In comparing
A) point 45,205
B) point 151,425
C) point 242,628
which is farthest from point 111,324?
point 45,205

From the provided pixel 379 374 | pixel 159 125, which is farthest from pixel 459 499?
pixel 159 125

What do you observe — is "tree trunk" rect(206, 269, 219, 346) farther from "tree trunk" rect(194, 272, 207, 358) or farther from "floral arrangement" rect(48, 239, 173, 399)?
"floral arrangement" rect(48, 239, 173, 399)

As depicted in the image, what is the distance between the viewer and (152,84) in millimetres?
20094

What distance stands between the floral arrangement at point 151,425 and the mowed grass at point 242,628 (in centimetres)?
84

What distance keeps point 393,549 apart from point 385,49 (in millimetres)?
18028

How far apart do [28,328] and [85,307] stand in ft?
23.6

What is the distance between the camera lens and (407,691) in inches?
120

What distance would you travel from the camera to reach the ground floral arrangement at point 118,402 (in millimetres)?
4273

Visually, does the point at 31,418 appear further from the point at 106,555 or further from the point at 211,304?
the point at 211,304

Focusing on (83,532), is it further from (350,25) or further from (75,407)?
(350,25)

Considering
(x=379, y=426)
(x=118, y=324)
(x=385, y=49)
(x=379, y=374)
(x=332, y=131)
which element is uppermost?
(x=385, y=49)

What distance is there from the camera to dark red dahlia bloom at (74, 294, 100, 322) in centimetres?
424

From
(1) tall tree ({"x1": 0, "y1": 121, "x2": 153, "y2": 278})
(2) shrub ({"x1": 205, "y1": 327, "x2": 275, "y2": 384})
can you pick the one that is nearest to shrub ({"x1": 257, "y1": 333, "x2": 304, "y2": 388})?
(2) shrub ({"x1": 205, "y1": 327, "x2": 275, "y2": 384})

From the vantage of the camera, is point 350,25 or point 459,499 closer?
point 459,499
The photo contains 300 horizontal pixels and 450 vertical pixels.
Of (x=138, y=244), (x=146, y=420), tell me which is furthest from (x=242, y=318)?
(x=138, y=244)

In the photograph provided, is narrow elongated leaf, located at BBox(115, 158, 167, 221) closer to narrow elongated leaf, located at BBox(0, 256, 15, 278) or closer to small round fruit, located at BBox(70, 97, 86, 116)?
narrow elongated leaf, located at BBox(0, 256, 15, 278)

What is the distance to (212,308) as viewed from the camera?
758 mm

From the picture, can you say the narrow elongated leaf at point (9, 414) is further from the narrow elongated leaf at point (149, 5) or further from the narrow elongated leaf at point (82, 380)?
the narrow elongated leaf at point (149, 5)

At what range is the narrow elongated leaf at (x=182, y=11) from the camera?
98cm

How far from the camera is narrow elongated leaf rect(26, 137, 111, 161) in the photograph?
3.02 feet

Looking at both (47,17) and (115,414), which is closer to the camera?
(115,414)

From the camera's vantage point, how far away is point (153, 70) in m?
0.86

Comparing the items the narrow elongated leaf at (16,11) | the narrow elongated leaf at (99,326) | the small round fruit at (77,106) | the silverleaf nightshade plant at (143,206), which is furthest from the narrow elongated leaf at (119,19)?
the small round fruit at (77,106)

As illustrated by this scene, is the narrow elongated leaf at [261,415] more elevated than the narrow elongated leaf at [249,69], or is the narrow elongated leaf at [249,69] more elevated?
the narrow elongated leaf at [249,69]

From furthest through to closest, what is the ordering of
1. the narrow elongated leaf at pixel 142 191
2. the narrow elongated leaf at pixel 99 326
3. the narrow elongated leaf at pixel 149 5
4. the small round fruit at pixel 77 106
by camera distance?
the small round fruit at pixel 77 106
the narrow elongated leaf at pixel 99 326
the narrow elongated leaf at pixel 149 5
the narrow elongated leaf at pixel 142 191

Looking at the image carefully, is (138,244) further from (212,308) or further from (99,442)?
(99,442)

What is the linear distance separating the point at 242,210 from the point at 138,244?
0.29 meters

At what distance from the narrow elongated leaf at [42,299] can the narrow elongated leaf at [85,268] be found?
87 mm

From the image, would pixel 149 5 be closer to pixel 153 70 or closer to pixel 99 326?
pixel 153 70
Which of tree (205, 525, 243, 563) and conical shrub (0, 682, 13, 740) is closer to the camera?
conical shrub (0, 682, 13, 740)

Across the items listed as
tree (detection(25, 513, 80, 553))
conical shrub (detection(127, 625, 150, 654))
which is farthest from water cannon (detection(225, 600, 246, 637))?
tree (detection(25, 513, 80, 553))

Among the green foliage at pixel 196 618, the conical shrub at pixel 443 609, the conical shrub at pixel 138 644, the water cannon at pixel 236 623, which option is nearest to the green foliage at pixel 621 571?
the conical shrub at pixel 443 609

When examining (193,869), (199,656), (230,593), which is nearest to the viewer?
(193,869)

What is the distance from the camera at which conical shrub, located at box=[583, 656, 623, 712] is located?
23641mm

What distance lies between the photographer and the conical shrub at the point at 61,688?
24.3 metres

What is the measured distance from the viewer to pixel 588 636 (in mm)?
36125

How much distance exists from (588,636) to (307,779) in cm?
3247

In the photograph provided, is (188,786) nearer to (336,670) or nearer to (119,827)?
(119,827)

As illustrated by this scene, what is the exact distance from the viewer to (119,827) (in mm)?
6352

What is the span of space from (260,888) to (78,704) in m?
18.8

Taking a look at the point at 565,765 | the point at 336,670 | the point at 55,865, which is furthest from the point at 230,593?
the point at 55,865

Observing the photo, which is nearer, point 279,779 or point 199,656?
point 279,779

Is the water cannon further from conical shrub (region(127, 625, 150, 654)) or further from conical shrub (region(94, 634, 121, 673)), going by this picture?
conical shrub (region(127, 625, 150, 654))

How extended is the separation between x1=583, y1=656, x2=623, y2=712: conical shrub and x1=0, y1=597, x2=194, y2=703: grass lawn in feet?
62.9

### TASK BRIEF
Turn the lines starting at the one that contains "Is the water" and ending at the last line into a Markdown table with the columns No. and Line, leaving out blank lines.

### TASK RESPONSE
| No. | Line |
|---|---|
| 1 | Is the water cannon further from conical shrub (region(127, 625, 150, 654)) or further from conical shrub (region(94, 634, 121, 673)), going by this picture? |
| 2 | conical shrub (region(127, 625, 150, 654)) |
| 3 | How extended is the separation between x1=583, y1=656, x2=623, y2=712: conical shrub and x1=0, y1=597, x2=194, y2=703: grass lawn in feet? |
| 4 | 62.9 |